Systemsprenger
Als im September 2020 der damalige Verkehrsminister Andreas Scheuer mit großem Trara die Idee eines »europäischen Hochgeschwindigkeitsnetzes« unter dem Namen »Trans-Europ-Express 2.0« präsentierte, fiel niemandem der eklatante, antagonistische Widerspruch zwischen seiner Behauptung, diese Züge würden sich in die Taktverkehre der jeweiligen Ländern einfügen, und den Angaben in der schriftlichen Präsentation auf: Die Ersteller der Studie schrieben eindeutig, dass die geplanten Züge, um Strecken wie Berlin – Barcelona zurücklegen zu können, reihenweise Halte auslassen und teilweise auch andere Strecken fahren würden.
Sie würden also das Taktsystem sprengen.
Maximal an einer Stelle würde es passen, also in Berlin oder in Frankfurt oder in Lyon oder in Barcelona, aber nicht an allen Stellen.
Dass ein Zugsystem scheitern kann, das nicht vorne und hinten, sondern nur an einem Ende »passt«, hätte man seit dem Aus für den Metropolitan wissen können, das nicht nur an seinem speziellen Preisgefüge lag, sondern auch daran, dass seine Fahrtzeitverkürzung durch das Auslassen aller Halte zwischen Hamburg und Essen nur denen etwas nutzte, die sich lediglich zwischen den wenigen Städten bewegten, in denen der Zug hielt. Wer über Köln hinaus weiterfahren wollte, stand dort so lange auf dem Bahnsteig, bis die Uhr auf den nächsten Taktknoten vorgerückt war – und diesen Knoten hätte man exakt mit dem normalen IC erreicht und sich neben einigen Dutzend Euro vielleicht sogar das Umsteigen erspart.
Man muss also wissen, was man tut. Wenn man das Taktsystem sprengt – und das tut die DB mit jedem »ICE Sprinter« –, ergibt das nur Sinn, wenn die Umstände es rechtfertigen, wenn also beispielsweise das Fahrgastaufkommen zwischen A und B zumindest zu bestimmten Zeiten so hoch ist, dass man neben Zügen, die »an jeder Milchkanne« halten, auch Züge einsetzt, die nonstop durchrauschen.
Wenn es genügend von diesen Zügen mit unterschiedlich vielen Haltstationen gibt, bekommt man im Grunde genommen eine Überlagerung von mehreren Taktsystemen – zu bewundern überall dort, wo mehrere der Zugtypen Regionalbahn, Regionalexpress, Interregio-Express, Intercity und ICE unterwegs sind und die Fahrpläne im optimalen Fall so aufeinander abgestimmt sind, dass die langsameren Züge mit mehr Halten an einem großen Taktknoten kurz nach den schnelleren Direktzügen abfahren und sich irgendwann am nächsten großen Knoten von einem schnelleren Zug aus dem nächsten Takt überholen lassen oder aber nur auf Teilstrecken verkehrende Regionalzüge so getaktet sind, dass sie wie im Musterland Schweiz immer kurz vor dem Taktknoten ankommen und kurz danach wieder zurückfahren.

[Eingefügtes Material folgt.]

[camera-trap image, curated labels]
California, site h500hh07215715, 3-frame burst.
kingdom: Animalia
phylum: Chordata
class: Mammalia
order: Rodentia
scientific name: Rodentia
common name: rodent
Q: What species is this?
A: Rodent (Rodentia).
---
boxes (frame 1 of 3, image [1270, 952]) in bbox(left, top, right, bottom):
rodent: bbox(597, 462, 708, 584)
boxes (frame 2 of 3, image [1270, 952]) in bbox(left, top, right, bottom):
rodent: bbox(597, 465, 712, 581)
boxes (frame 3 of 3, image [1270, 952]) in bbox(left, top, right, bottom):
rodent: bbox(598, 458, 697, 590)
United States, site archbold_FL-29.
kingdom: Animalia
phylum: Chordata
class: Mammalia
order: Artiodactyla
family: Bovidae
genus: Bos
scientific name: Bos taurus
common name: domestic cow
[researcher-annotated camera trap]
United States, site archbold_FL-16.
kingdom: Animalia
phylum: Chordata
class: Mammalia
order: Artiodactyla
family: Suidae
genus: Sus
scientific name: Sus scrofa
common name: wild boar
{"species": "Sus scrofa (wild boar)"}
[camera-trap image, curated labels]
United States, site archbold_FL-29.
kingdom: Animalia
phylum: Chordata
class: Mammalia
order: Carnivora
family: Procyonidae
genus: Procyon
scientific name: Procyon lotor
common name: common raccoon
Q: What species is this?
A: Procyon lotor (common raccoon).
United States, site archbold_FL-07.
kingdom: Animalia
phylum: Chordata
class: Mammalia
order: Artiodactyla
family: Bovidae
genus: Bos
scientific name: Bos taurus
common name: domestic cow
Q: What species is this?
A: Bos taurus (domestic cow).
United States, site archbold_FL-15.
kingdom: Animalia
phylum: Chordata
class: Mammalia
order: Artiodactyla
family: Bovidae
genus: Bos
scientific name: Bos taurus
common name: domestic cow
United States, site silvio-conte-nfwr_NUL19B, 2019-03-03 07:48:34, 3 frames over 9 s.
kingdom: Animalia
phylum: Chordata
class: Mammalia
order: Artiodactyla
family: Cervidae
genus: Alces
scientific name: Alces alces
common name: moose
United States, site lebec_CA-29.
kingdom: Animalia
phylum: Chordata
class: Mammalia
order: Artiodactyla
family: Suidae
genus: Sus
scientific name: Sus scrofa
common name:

Gut anschauen lässt sich das beispielsweise auf der Oberrheinstrecke zwischen den Taktknoten Karlsruhe und Freiburg, wo die ICEs 1:01 bzw. 1:04 Stunden brauchen und man im RE mit Umsteigen in Offenburg 1:49 Stunden unterwegs ist, also knapp vor dem nächsten ICE ankommt.
Wenn noch Fahrplantrassen übrig sind, kann man auch noch weitere Züge einsetzen – zum Beispiel diese »TEE 2.0«-Expresse oder Nachtzüge, wobei die Nachtzüge der DB oftmals exakt in den Fahrplantrassen der IC fuhren und mit ihren Sitzwagen der letzte IC des Abends bzw. der erste IC des Morgens waren. Und wenn diese Nachtzüge seltener halten als die ICEs in den Tagesrandlagen, die oftmals ja auch die Milchkannen in Orten wie Lüneburg, Uelzen, Celle oder Donauwörth und Günzburg mitnehmen, dann kompensieren sie damit ihre geringere Höchstgeschwindigkeit und können die Takte auf lange Sicht einhalten und Überholungen weitgehend vermeiden. Wer mit Tempo 200 von Hamburg bis Hannover, von Hamburg bis Berlin oder auch von Hannover bis Würzburg durchfährt, ist kein Hindernis, auch nicht zwischen 21 und 24 oder zwischen 5 und 7 Uhr. Und schon die Nachtzüge der DB waren in Italien auf der »Direttissima« unterwegs.